Seine Augen funkelten zornig, und er schlug dazu mit der Faust auf.
»Ich werde nichts geben. Es ist mir gerade genug, daß Ihr die Roose für Euch haben wollt. Wenn sie weg ist, wer soll sie mir da ersetzen. Ich müßte dann schon Tagelöhner ins Haus nehmen und die ganze Wirtschaft würde dann in Unordnung geraten …«
Sie saßen eine Weile schweigend einander gegenüber, und dann begann der magere kleine Bauer zu jammern: »Unsere arme Roose! Aber was soll aus dem Hause werden? Und die vielen Regentage … Ursula ist doch nur noch dazu da, um ihre Hände in den Schoß zu legen und zu jammern. Wenn man alten Leuten ihr Kind nimmt, kann man ihnen schon keinen größeren Kummer antun.
Das Herz von Kobe, der ein gutmütiger Mann war, verfing sich in die Netze des listigen Mannes, und er begann in sich hineinzusinnen.
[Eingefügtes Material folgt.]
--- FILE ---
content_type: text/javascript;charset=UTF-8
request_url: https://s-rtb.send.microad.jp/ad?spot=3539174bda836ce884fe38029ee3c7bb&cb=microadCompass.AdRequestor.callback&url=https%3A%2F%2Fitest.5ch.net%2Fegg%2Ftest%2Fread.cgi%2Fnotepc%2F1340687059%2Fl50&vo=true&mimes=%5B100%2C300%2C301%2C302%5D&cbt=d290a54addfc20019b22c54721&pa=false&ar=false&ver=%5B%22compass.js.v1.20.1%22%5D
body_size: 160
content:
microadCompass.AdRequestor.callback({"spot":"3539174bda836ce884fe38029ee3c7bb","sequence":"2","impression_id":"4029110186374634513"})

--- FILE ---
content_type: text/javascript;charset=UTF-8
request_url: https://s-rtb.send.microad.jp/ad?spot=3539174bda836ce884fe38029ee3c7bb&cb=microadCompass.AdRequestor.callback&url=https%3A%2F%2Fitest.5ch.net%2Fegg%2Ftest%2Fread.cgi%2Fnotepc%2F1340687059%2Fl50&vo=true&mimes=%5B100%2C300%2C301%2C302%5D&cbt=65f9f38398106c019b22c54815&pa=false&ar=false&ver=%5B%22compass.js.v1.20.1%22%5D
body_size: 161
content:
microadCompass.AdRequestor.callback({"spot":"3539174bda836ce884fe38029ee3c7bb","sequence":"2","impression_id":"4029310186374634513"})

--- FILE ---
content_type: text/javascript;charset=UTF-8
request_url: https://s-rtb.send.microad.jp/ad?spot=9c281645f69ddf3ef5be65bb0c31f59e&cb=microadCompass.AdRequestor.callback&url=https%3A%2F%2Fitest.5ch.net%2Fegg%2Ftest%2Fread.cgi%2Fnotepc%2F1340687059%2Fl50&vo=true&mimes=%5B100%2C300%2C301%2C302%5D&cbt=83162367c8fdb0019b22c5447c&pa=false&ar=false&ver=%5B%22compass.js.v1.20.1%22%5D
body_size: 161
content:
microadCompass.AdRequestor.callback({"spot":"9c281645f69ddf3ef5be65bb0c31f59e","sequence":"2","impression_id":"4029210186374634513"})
»Recht hat er schon, Roose ist der Reichtum, die Gesundheit und die Freude in diesem Hause. Was bleibt denn denen noch, wenn Rose ihr Haus verläßt und mein Haus das ihre wird?«
Und während in Kobes Gesicht ein Abglanz dieser großmütigen Gefühle sichtbar wird, hält Jan Slim den Augenblick für gekommen, wo er sich damit hervorwagen kann, was er schon lange im Sinn gehabt hatte. Er sah noch einmal aus einer Wolke von Rauch und Qualm mit Augen, die wie Kohlen funkelten, in Kobes Gesicht und sagte dann:
»Kobe Snipzel will meine Roose, aber er soll mir meine Schuld streichen. So will ich es.«
»Gut! Gut! Abgemachte Sache!« rief Kobe, »reden wir nicht mehr davon.«
Und er leerte froh sein Glas auf die Gesundheit von Jan Slim.